Prior to January 1st. of each year, the President Elect shall make appointments to the following standing Society offices:

  1. Program Chair, whose duties are to arrange for, schedule, plan and execute programming for the Society’s monthly meetings, and other Society sponsored events, as well as to work with the Outreach Coordinator to plan the Society’s annual calendar of events.
  1. Outreach Coordinator, whose duties are to coordinate the Society’s participation in events sponsored by others, such as the State Park system, schools, or other groups, as well as to coordinate with the Program Chair and any outside groups participating in Society sponsored events.
  1. Membership Chair, whose duties are to establish a committee to address the following functions:
  • Maintain an effective flow of information about astronomy and the Society to the public thereby promoting the Society and membership in the Society;
  • Integrate and mentor new members;
  • Coordinate with other Society positions to enhance the rewards of membership and promote membership activities and highlight member achievements and contributions to the Society.
  1. The Society’s representative to the Astronomical League.
  1. Observatory Chair, whose duties shall be to establish an Observatory Committee, which shall have the following duties:
  • Establish recommendations on observatory privilege qualifications and fees and recommend the removal of such privileges for cause.
  • Establish operating rules and procedures, as well as maintenance schedules and procedures for the Observatory and grounds.
  • Establish, to the extent necessary, the priorities and schedules for the use of the observatory facilities and instruments, within the guidelines, if any, which the Board shall establish.
  • Formulate long term development plans for the property, structures and equipment, as well as specific plans and designs for the Boards consideration.
  • Maintain the grounds and facilities. In this regard the Chair shall have the discretion to over run a project or maintenance budget by 10%, or with approval of the Treasurer and/or President, 20%, without Board action.

 

In addition to the forgoing positions the Board shall establish and define the duties of such additional appointed positions as it deems advisable; keeping in mind the importance of dividing duties and including as many people as possible in the Society’s operations.  Nothing herein is intended to restrict the President’s authority to appoint any person to any additional special task.

 

ARTICLE VII

Miscellaneous Provisions:

Conflicting Activities – Every member or group of members has the right to use the property, or otherwise pursue his/her/their astronomy interest in any proper fashion without regard to what other Society activities may be planned, and should have complete access to the Society’s information resources in order to announce such activities without any pressure from any party. Excepting, that the Society shall have the right to priority use of such portions of the observatory as are required for public education events and has the right to schedule or otherwise commit all or parts of the Observatory for other purposes. The intent of this provision is to recognize that each member has their right to participate in the Society as he sees fit and the majority should not preclude any activity simply because it has other priorities.

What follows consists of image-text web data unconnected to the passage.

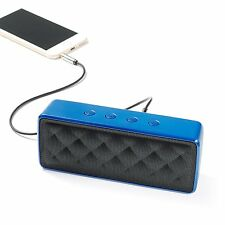 Kapas Portable Bluetooth speaker with 33-foot wireless range for streaming music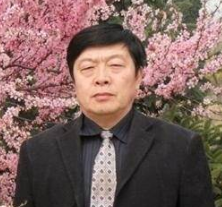 长城汽车股份有限公司总工程师魏元生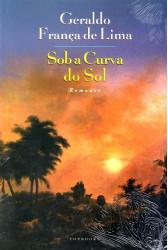 Sob a Curva do Sol
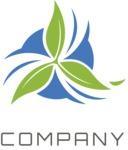 Company logo flower color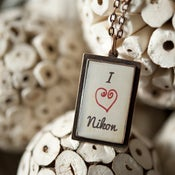 "Image of ""I Heart"" Necklace"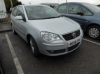 2009 Volkswagen Polo Used Car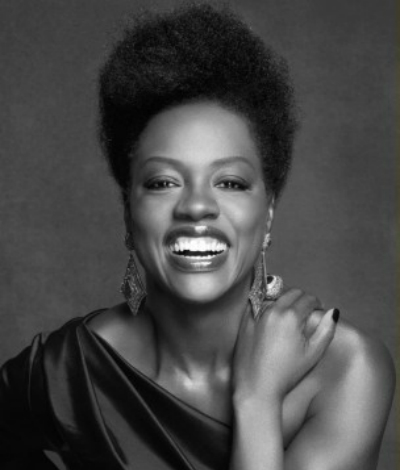 ViolaDavis_Natural_Blown_Tapered_Short_Black_Hair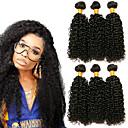hesapli Gerçek Saç Örgüleri-3 Paket Düz Brezilya Saçı Kinky Curly Gerçek Saç Başlık Uzatıcı Paketi Saç 8-28 inç Siyah Doğal Renk İnsan saç örgüleri Yumuşak İpeksi En iyi kalite İnsan Saç Uzantıları / 8A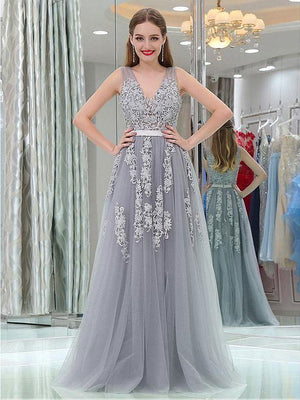 BohoProm prom dresses A-Line V-neck Floor-Length Tulle Appliqued Prom Dress 3093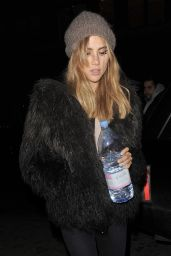 Suki Waterhouse - Leaving a Vogue Magazine Photoshoot in London 07/21/2019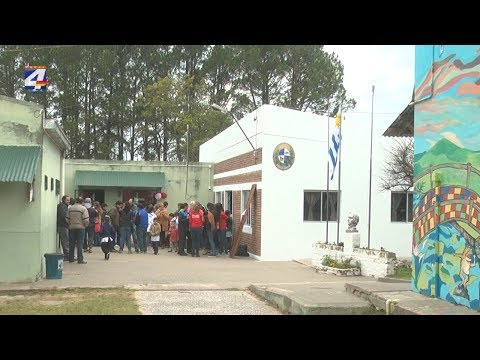 En la escuela de Orgoroso se cumplió una nueva Feria de Salud Rural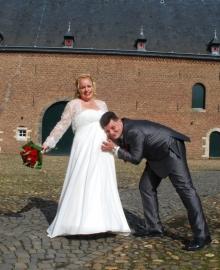 Huwelijk Ellen en haar man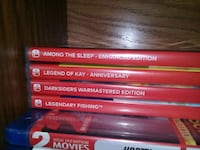 4 Nintendo Switch Games Toronto, M4N 2P4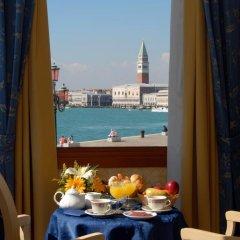 Hotel Ca Formenta 3* Стандартный номер с различными типами кроватей фото 10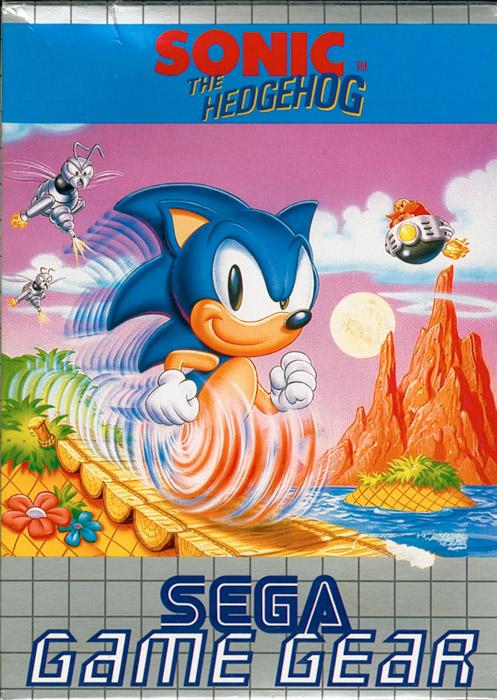 Sonic box artist Greg Martin passes away • Eurogamer net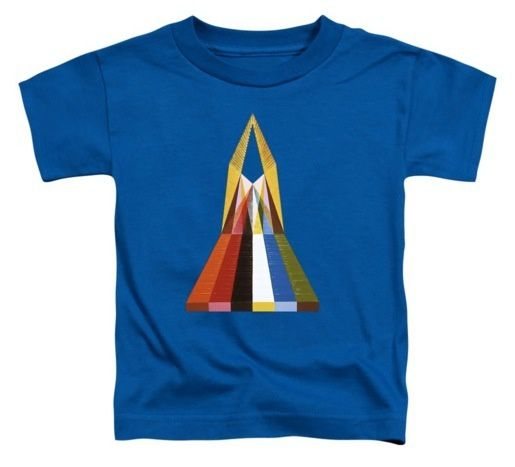 Afterglow Toddler T-Shirt.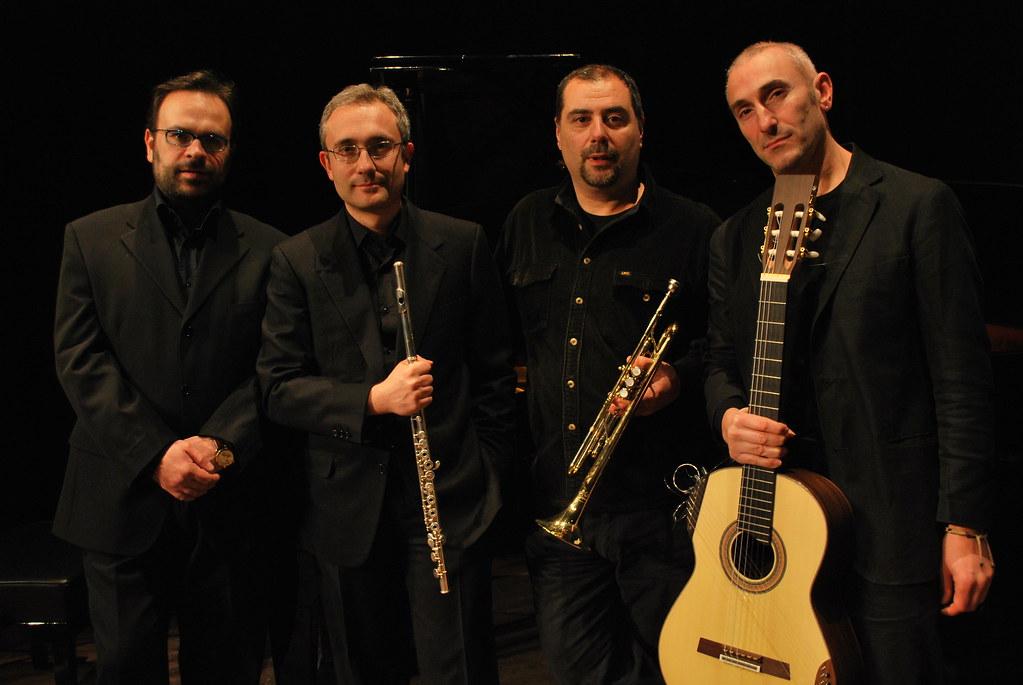 Ensemble Dissonanzen a Modena 2010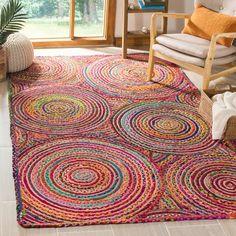 5'X8' Stripe Woven Area Rug Red - Safavieh : Target Mat Yoga, Large Floor Pillows, Mandala Rug, Mandala Pattern, Braided Rag Rugs, Meditation Mat, Cape Cod, Jute Rug, Round Rugs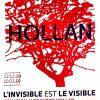 Hollan – L'invisible est le visible au Musée Fabre de Montpellier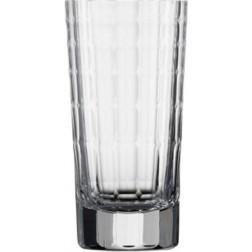 Hommage Carat,2x Longdrinkglas klein 42
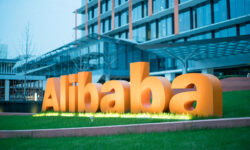 Alibaba инвестирует $3,6 млрд в сеть гипермаркетов Sun Art и увеличит свою долю до 72% - Inc. Russia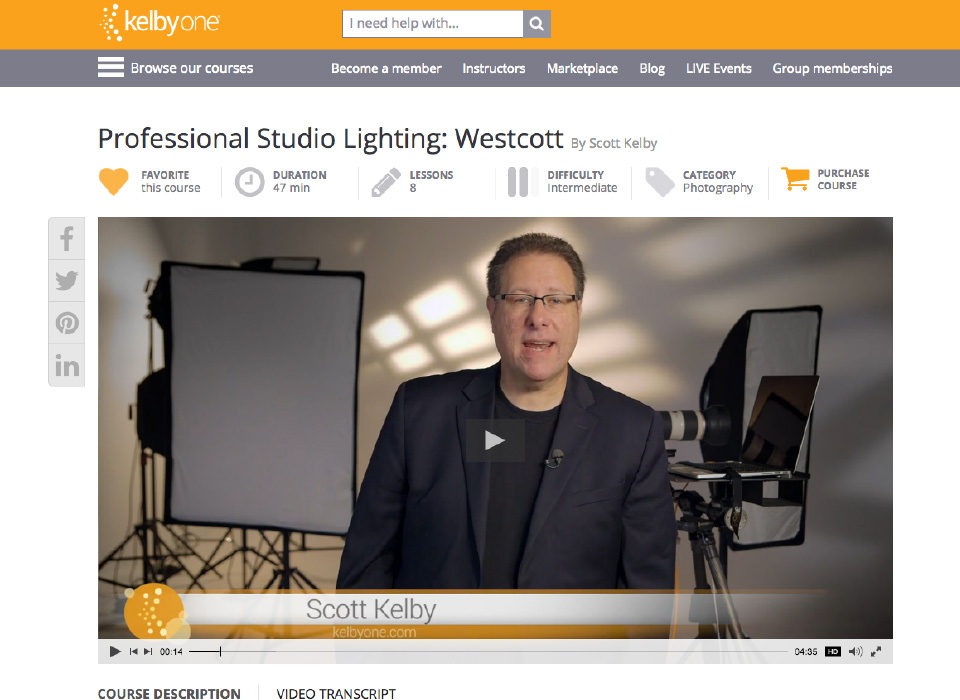 KelbyOne Training Website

Amendment – The Board of Directors, by the affirmative vote of a majority, may at any meeting, provided the substance of the proposed amendment shall have been stated in notice of the meeting, amend or alter, repeal, or change any of these bylaws.

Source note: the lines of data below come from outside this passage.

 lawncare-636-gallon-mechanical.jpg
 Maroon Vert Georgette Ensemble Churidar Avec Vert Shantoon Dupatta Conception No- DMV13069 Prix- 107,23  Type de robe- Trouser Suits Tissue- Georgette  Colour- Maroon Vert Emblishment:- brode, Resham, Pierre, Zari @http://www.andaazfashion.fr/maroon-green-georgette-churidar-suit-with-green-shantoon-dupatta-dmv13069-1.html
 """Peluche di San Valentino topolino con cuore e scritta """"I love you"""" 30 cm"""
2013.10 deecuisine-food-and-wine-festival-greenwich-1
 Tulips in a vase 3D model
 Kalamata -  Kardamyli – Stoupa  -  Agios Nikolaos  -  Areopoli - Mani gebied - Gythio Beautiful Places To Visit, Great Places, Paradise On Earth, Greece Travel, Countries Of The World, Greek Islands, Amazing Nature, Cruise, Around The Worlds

Filling Out of Terms – Any person who fills out an unexpired term of another officer or director shall not be precluded by virtue of such service from seeking and holding that office for a complete term upon the expiration of the partial.

 

Certification of Adoption

The foregoing bylaws of the corporation have been duly adopted this June 14th, 2014 by action of the Board of Directors of the corporation pursuant to the laws of this state.

In testimony thereof, witness the hand of the undersigned as Secretary of the corporation.

Stephen Caldwell – Secretary.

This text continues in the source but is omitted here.